Why this should matter at all isn't obvious unless you've used it. This is just a gadget after all, which you can ignore if you want to. But the effect when you're wearing it is profound. With the Fuel Band, I wanted to run further, walk more often and push myself to get to my daily goal. With the Jawbone Up I began to fear syncing the device, lest my sleep proved inadequate, my fitness below par and my diet over-saturated with something nasty.
The result is that while the Up is arguably more useful than the Fuel Band, records more data and is more 'actionable', to use a horrible corporate word, it's not as much fun. And yes, like the Fuel Band it's also pretty pricey. Each band is £99, and while none of our friends had one (meaning we couldn't test its many appealing social features) it's more useful in groups, meaning you might even want to buy two or more for your family group.
VERDICT:
All of that said, it's hard not to recommend the Up -- for some people, at least. Including, on balance, myself
For users who want something durable, water-resistant and reliable to track their movements and sleep, and quench the thirst for ever more Data about the self, it's a good choice. The software, for all its faults, is well designed, and it will help build good habits that will make a genuinely positive impact on your life. You'll be complemented on the design, and you'll feel better. So £99 well spent.
But for users on the fence it's worth treading cautiously here.

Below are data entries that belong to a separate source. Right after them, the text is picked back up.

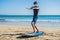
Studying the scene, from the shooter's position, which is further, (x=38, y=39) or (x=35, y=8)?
(x=35, y=8)

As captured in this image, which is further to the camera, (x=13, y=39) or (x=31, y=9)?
(x=31, y=9)

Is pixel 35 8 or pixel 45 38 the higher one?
pixel 35 8

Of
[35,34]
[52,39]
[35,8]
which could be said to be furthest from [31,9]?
[52,39]

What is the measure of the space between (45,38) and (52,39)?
42cm

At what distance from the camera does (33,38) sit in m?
9.88

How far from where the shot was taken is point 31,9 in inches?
406

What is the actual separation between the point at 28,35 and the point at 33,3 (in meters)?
1.81

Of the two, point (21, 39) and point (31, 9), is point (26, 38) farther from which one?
point (31, 9)

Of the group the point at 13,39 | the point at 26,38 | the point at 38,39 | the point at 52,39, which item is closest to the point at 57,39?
the point at 52,39

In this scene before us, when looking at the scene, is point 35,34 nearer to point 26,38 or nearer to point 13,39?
point 26,38

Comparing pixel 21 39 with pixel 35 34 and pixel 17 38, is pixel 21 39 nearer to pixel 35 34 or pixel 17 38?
pixel 17 38

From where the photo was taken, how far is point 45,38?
994 centimetres

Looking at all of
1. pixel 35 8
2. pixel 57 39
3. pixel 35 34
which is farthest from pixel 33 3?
pixel 57 39

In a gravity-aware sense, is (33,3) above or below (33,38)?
above
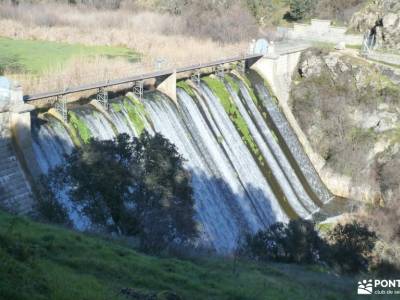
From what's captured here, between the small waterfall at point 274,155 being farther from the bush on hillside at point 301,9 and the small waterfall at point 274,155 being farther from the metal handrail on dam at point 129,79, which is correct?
the bush on hillside at point 301,9

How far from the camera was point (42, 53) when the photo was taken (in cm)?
3919

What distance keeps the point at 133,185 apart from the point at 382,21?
35.3 metres

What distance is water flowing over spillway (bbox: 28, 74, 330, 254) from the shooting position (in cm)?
2331

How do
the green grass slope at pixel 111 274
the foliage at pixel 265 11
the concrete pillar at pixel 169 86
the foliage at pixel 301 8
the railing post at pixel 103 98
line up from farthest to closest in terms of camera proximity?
the foliage at pixel 265 11 < the foliage at pixel 301 8 < the concrete pillar at pixel 169 86 < the railing post at pixel 103 98 < the green grass slope at pixel 111 274

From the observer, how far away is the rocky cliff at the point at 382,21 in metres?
43.9

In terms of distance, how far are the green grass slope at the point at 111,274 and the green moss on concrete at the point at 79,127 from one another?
8013 mm

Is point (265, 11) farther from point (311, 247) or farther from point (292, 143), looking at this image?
point (311, 247)

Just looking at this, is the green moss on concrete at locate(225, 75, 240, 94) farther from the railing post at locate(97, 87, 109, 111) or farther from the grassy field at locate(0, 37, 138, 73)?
the railing post at locate(97, 87, 109, 111)

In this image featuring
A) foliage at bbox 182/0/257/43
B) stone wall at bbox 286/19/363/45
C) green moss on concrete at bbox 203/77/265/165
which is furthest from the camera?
foliage at bbox 182/0/257/43

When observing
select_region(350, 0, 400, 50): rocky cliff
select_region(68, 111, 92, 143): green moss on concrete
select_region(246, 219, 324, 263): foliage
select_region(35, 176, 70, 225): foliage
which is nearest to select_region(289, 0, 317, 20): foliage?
select_region(350, 0, 400, 50): rocky cliff

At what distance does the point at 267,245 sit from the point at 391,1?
33779 mm

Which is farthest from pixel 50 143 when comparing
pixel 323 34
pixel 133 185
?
pixel 323 34

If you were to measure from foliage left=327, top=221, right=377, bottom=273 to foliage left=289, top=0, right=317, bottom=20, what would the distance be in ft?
126

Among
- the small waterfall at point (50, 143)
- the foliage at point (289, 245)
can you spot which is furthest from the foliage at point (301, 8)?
the foliage at point (289, 245)
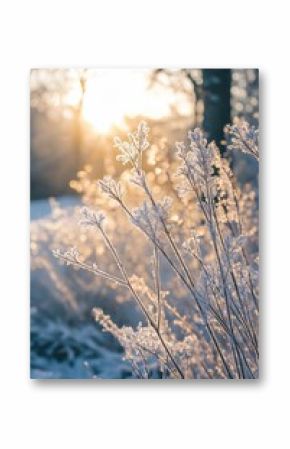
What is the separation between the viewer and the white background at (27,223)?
2531 millimetres

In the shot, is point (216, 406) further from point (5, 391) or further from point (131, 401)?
point (5, 391)

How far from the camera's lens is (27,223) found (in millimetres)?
2568

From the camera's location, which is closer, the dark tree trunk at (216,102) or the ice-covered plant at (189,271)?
the ice-covered plant at (189,271)

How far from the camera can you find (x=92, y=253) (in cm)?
267

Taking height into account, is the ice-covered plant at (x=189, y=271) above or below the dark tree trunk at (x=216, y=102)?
below

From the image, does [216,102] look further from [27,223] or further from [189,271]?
[27,223]

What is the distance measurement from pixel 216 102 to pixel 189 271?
66cm

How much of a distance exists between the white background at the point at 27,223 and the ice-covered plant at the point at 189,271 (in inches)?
3.6

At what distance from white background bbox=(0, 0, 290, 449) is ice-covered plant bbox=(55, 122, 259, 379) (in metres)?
A: 0.09

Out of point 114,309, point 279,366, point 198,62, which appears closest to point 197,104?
point 198,62

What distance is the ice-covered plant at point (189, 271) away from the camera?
2.21 metres

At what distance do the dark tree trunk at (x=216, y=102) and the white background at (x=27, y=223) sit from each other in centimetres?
5

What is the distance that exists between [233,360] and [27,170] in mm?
1073

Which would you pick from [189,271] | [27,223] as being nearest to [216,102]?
[189,271]
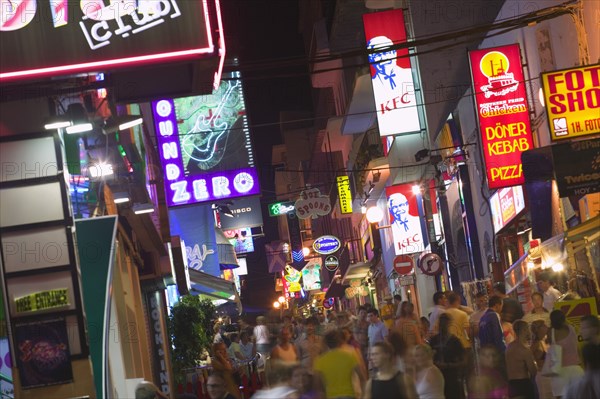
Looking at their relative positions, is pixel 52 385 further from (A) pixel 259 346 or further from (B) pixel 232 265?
(B) pixel 232 265

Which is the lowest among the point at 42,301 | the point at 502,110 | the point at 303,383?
the point at 303,383

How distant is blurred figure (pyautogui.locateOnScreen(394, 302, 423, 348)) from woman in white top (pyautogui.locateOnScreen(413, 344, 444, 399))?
13.7ft

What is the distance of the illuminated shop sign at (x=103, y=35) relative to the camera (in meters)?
10.6

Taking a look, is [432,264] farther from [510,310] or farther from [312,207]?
[510,310]

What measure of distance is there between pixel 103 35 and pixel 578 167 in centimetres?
703

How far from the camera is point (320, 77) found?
4859 cm

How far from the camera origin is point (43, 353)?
A: 1150cm

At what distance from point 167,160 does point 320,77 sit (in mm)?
22111

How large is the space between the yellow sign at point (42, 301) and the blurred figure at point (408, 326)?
529 cm

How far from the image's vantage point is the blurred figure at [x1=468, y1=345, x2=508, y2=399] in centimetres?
925

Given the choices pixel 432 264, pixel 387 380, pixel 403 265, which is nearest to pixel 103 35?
pixel 387 380

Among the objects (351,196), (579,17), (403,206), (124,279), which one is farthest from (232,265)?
(579,17)

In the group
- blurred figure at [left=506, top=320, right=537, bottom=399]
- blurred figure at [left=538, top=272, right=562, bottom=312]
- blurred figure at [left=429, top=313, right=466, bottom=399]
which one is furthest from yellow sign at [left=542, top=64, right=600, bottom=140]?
blurred figure at [left=506, top=320, right=537, bottom=399]

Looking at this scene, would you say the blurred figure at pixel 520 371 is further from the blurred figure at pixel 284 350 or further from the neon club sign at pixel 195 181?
the neon club sign at pixel 195 181
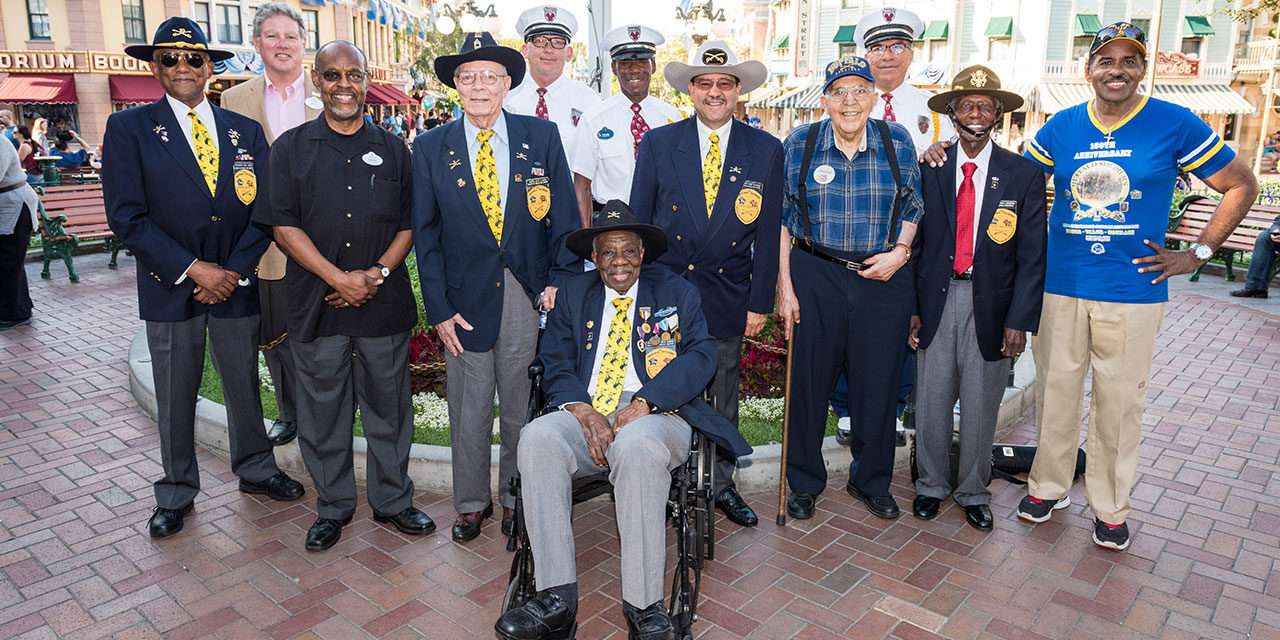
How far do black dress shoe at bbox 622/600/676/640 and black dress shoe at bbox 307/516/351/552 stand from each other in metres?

For the thing about fitness, and diet, is that a little awareness goes a long way. Paying attention to your exercise habits, calorie intake and sleep patterns is handy, but fixating on them is narcissistic. And having someone else fixate on them for you - and nag you about it - is basically an untenable way to live.
The role of a fitness gadget is to promote the former, and not to enable the latter two of the three.
The problem with Jawbone Up is that - not always, but a little too often - that's unfortunately what it does.